Directions:
Across the entries below, how many lines include the word "site"? Reply with only the number.

Supplied records:
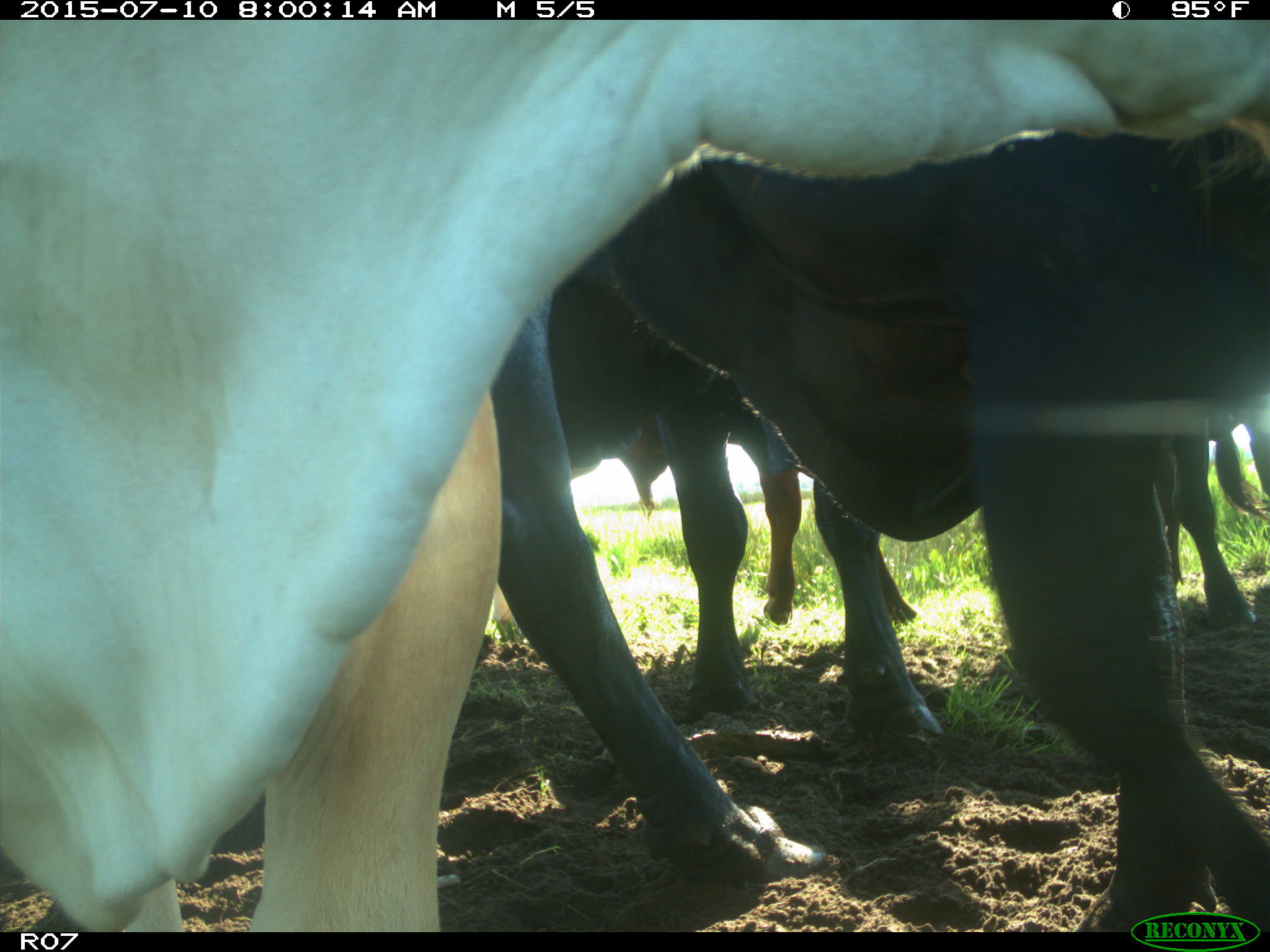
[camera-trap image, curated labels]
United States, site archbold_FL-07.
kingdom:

==

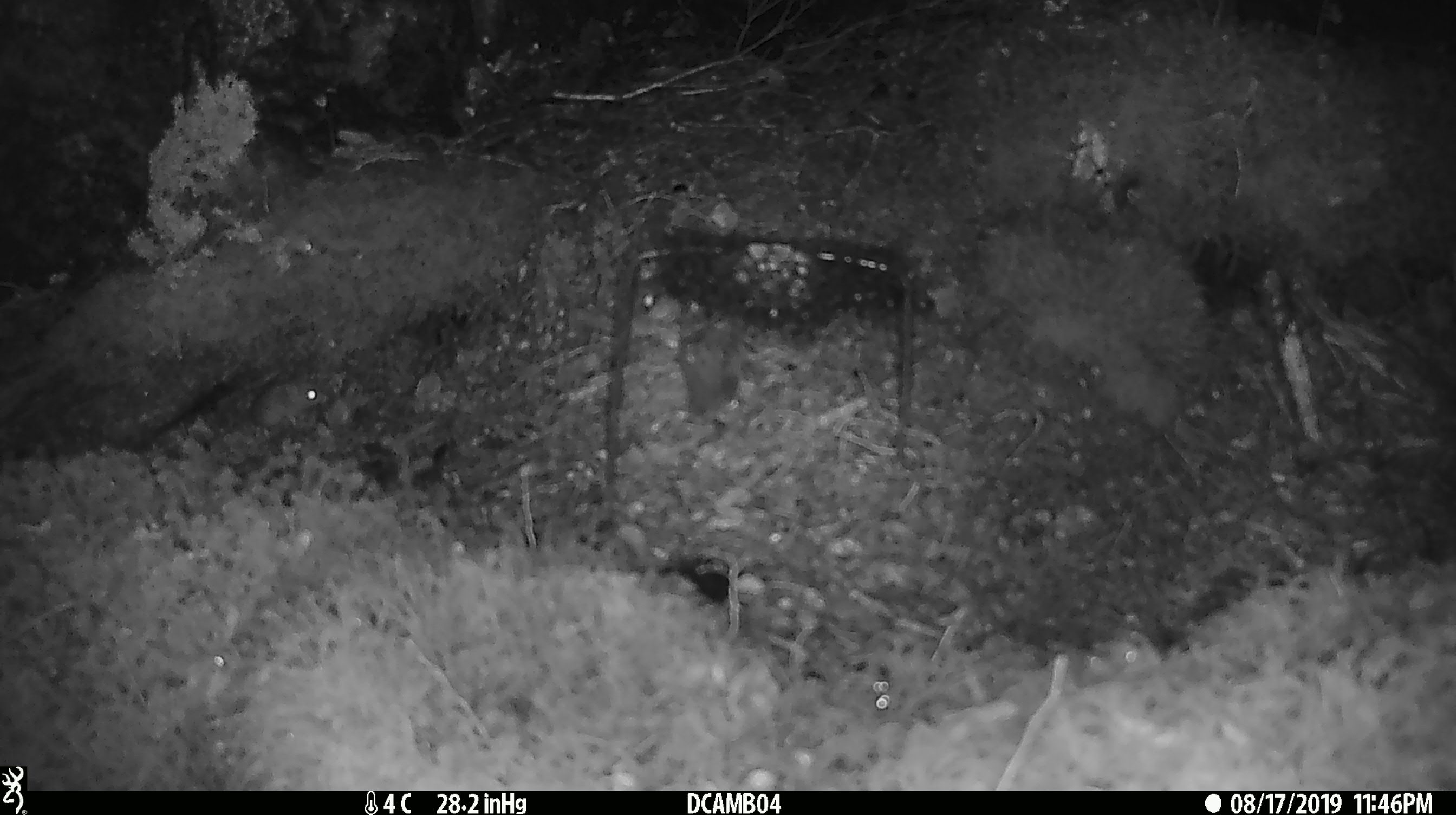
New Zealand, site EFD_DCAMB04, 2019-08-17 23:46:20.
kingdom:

Response to this task:
2